Deputy Fordyce began to walk across to his car. ‘I can tell you for sure that it wasn't an accident. But I can't tell you for sure that it was murder. If it was some kind of animal or animals, like two or three pit bull terriers, then the animal or animals must have been crazed right out of their skulls.'

‘And if it was a human?'

Deputy Fordyce reached into his car window and picked up his r/t microphone. ‘If it was a human, then it was only a human in the technical sense.
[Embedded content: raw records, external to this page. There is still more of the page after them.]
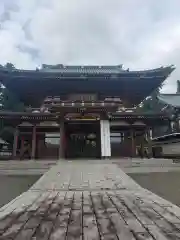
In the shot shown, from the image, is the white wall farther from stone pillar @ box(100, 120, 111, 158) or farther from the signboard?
the signboard

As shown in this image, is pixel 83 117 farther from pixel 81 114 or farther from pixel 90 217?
pixel 90 217

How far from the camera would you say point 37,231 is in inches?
115

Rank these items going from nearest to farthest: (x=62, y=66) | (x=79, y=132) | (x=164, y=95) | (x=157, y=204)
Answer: (x=157, y=204)
(x=79, y=132)
(x=62, y=66)
(x=164, y=95)

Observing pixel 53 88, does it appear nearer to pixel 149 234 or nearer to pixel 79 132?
pixel 79 132

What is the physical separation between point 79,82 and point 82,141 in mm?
→ 4405

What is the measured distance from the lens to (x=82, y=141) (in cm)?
1786

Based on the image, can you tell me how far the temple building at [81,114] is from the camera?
50.2ft

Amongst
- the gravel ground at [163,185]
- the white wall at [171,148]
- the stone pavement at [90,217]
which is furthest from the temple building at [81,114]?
the stone pavement at [90,217]

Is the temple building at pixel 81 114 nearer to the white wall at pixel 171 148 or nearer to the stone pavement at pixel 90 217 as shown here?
the white wall at pixel 171 148

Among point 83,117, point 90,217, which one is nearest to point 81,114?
point 83,117

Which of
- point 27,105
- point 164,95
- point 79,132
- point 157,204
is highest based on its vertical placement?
point 164,95

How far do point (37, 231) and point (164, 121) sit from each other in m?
15.2

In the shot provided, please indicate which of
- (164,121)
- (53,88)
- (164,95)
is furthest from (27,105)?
(164,95)

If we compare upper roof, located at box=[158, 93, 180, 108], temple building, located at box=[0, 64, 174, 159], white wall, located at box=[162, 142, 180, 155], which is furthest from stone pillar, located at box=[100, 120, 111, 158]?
upper roof, located at box=[158, 93, 180, 108]
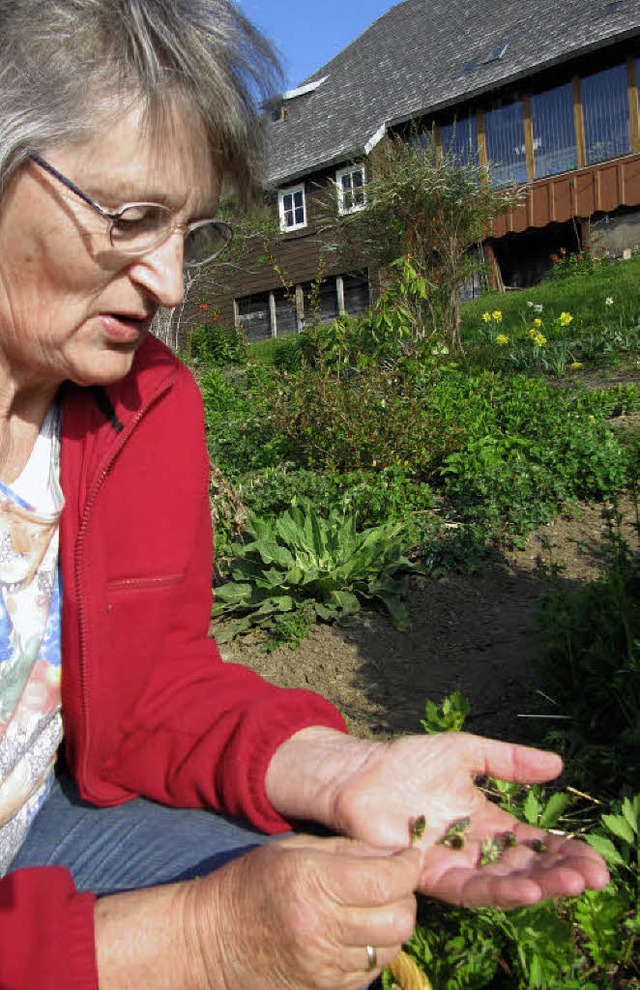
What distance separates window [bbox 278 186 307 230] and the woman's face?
1990 centimetres

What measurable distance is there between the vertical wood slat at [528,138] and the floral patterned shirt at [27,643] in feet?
56.7

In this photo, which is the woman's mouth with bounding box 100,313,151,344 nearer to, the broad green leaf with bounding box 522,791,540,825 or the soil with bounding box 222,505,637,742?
the broad green leaf with bounding box 522,791,540,825

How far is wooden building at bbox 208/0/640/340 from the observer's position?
1578 centimetres

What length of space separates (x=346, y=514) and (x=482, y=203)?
5780mm

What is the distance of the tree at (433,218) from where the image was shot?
27.4 ft

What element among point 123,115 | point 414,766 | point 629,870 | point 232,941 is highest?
point 123,115

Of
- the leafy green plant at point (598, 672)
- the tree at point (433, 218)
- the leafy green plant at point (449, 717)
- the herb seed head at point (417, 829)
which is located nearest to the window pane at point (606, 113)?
the tree at point (433, 218)

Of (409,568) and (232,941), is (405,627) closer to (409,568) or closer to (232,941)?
(409,568)

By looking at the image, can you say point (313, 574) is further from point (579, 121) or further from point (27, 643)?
point (579, 121)

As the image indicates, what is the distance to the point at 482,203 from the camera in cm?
900

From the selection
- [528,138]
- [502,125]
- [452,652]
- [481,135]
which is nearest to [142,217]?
[452,652]

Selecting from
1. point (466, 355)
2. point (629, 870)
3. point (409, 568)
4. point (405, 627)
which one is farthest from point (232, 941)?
point (466, 355)

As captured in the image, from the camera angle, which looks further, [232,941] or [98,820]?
[98,820]

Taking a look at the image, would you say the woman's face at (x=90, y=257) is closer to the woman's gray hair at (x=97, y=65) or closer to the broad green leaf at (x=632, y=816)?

If it was a human, then you'd better start praying that you and yours never chance across him — never.'

Four

I was waiting outside the classroom when the break bell rang and all the kids tumbled out I stayed where I was, my arms folded, leaning against the wall, watching Amelia collect up her papers and tidy her desk. She was much thinner than I remembered her, and her hair was all pinned up in a schoolmarmish bun. She wore moon-lensed spectacles, too.

The last time I had seen her she had been wearing a crimson silk kaftan and beads and a crimson bandanna around her hair. Now she was dressed in a brown cardigan
and a cream-coloured blouse and a sensible pleated skirt. On the door there was a handprinted card which said
Mrs Wakeman
. On the blackboard behind her, she had written
Words which sound alike: There — their — ours — hours
—.

At last she finished tidying and closed her drawer. The classroom was filled with sunlight and a jam-jar of daisies stood on her desk. She came towards the door, folding her spectacles and tucking them into a red velvet case. She sensed me rather than saw me, and stopped.

‘Harry?'

I stood to attention. ‘Good morning, Mrs Wakeman.'

‘Harry, what on earth are you doing here? I thought you were dead.'

I took hold of her hand and tried to kiss her but she turned her face away. ‘Nay, not dead, my queen, but moved to midtown.'

‘You look older.'

‘Of course I look older. I
am
older. Mind you — let me look at you — you haven't changed a bit. Marriage must suit you.'

‘Divorce suits me.'

‘Oh … I'm sorry.'

‘Don't be. He was a commodities broker. He dressed me in Armani but he almost bored me to death.'

We walked along the corridor together. The walls were decorated with bright, crude paintings, Christopher Columbus landing in the West Indies, the Pilgrim Fathers at Plymouth Rock, a splendidly gory rendition of Custer's Last Stand. Custer had fifteen fingers on each hand and about a thousand arrows in his body. The building echoed with children's laughter and the squeak-scuff-squeaking of sneakers.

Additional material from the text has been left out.